Par ailleurs, le vent est un facteur intéressant, qui peut parfois perturber l’axe des aéronefs. A Châteaudun (lors de la première répétition aérienne), nous avons eu un vent de travers, le 11 juillet le vent était de travers arrière assez fort, il fallait donc que les équipages arrivent à tenir l’axe de bout en bout. Si les aéronefs sont bien passés à la verticale au-dessus de la Défense et de l’Arc de Triomphe, il faut qu’ils réussissent à rester sur l’axe pour passer la tribune présidentielle. Pour compenser, il faut parfois afficher une certaine dérive, qui est d’autant plus sensible que la vitesse est lente.
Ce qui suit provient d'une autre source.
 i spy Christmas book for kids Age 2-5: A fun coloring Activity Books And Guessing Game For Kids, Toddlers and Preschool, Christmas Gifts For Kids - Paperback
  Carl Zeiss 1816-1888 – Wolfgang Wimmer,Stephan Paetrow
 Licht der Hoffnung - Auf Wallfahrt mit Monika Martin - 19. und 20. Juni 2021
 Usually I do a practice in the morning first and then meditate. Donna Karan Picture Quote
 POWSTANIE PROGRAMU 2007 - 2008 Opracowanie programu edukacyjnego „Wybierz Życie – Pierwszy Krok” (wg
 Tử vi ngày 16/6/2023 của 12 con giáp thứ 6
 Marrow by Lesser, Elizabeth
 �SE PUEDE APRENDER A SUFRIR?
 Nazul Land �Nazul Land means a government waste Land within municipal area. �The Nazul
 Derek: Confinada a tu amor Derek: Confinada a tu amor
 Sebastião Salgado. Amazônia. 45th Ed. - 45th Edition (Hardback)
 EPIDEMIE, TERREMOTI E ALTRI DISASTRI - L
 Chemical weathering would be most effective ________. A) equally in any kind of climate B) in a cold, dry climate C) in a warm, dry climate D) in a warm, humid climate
De même, sur les gros avions, la moindre variation d’altitude pour compenser ce vent se voit et ce n’est pas forcément ce qu’il y a de plus esthétique.
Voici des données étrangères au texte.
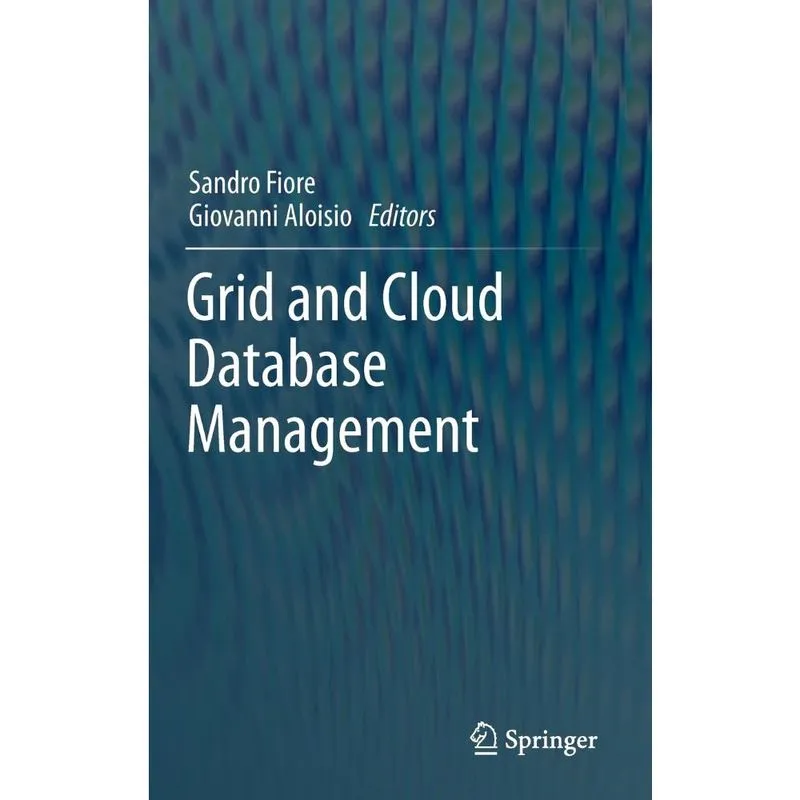 Grid and Cloud Database Management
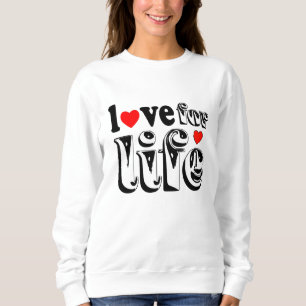 Liebe des Lebens Sweatshirt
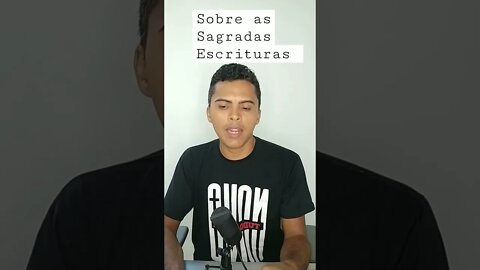 Sobre as sagradas escrituras.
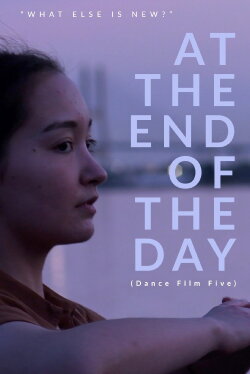 At the End of the Day - Dance Film Five (2020) At the End of the Day - Dance Film Five (2020)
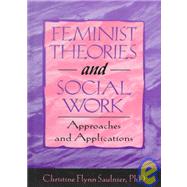 Feminist Theories and Social Work: Approaches and Applications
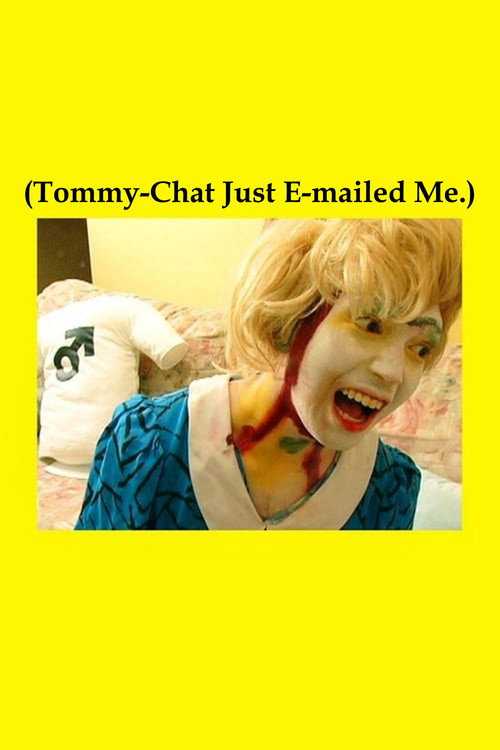(Tommy-Chat Just E-mailed Me.) — постер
On parle d’un défilé réglé comme du papier à musique, est-il coordonné à la seconde près ?
C’est pratiquement à la seconde près, effectivement, à une grande précision de vitesse, qui permet de garantir le positionnement du dispositif. Les aéronefs décollent des bases et rejoignent l’axe de défilé selon une chronologie très finement établie. Le top départ est lié au président de la République, à son positionnement dans la tribune. C’est alors que nous déclenchons la séquence défilé et à partir du moment où la séquence a commencé, la Patrouille de France a 16 minutes pour rejoindre la verticale de la tribune. L’information est évidemment transmise à tous les aéronefs qui sont dans les circuits d’attente. Il y a parfois de petites variations de vitesse pour les aéronefs, l’objectif étant que les différents box soient espacés de 40 secondes à la verticale de la tribune.
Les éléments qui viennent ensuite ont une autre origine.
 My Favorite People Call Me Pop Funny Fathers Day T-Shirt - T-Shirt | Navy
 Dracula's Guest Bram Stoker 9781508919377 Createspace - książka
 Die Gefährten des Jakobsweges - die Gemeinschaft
Comment le dispositif est-il organisé ?
Au total, ce sont plus de 1 000 personnes qui sont engagés sur le dispositif, à la fois dans le volet sécuritaire et pour le défilé aérien à proprement parler. Au « PC Étoile », en haut de l’Arc de Triomphe, ce sont une trentaine de personnes qui oeuvrent à la bonne marche du défilé. Ce qui est moins connu, c’est l’importance de tous les systèmes d’information. Nous avons une centaine de personnels SIC (Systèmes d’information et de communication) qui font fonctionner toute l’architecture, tout le réseau mis en place pour les communications et la détection. A l’intérieur de la coupole de l’Arc de Triomphe, il y a un vrai coeur de réseau avec beaucoup de matériel, sur le territoire, des détachement sont en place et assurent le fonctionnement du réseau.
Quant au volet sécuritaire, il comprend un renforcement en termes de détection, de capacités d’analyse de situation, de liaison et de coordination avec tous les acteurs, de moyens d’intervention. Nous renforçons la posture permanente en doublant le nombre d’hélicoptères, en ajoutant des patrouilles d’avions de combat, de l’AWACS en détection et de la défense sol-air. Il y a également des moyens de lutte anti-drones, en coordination avec la Préfecture de police de Paris.
Quel bilan tirez-vous du défilé aérien qui vient de s’achever ?
Comme prévu la météo a fait l’animation, les équipages ont in fine pu se faufiler entre les grains pour rejoindre le pattern de défilé sans trop d’encombres. Mis à part les aléas météorologiques, il n’y a pas eu de difficultés particulières, les formations étaient bonnes, les timings étaient pour l’essentiel respectés, je pense que le public a pu être satisfait de la prestation des aviateurs.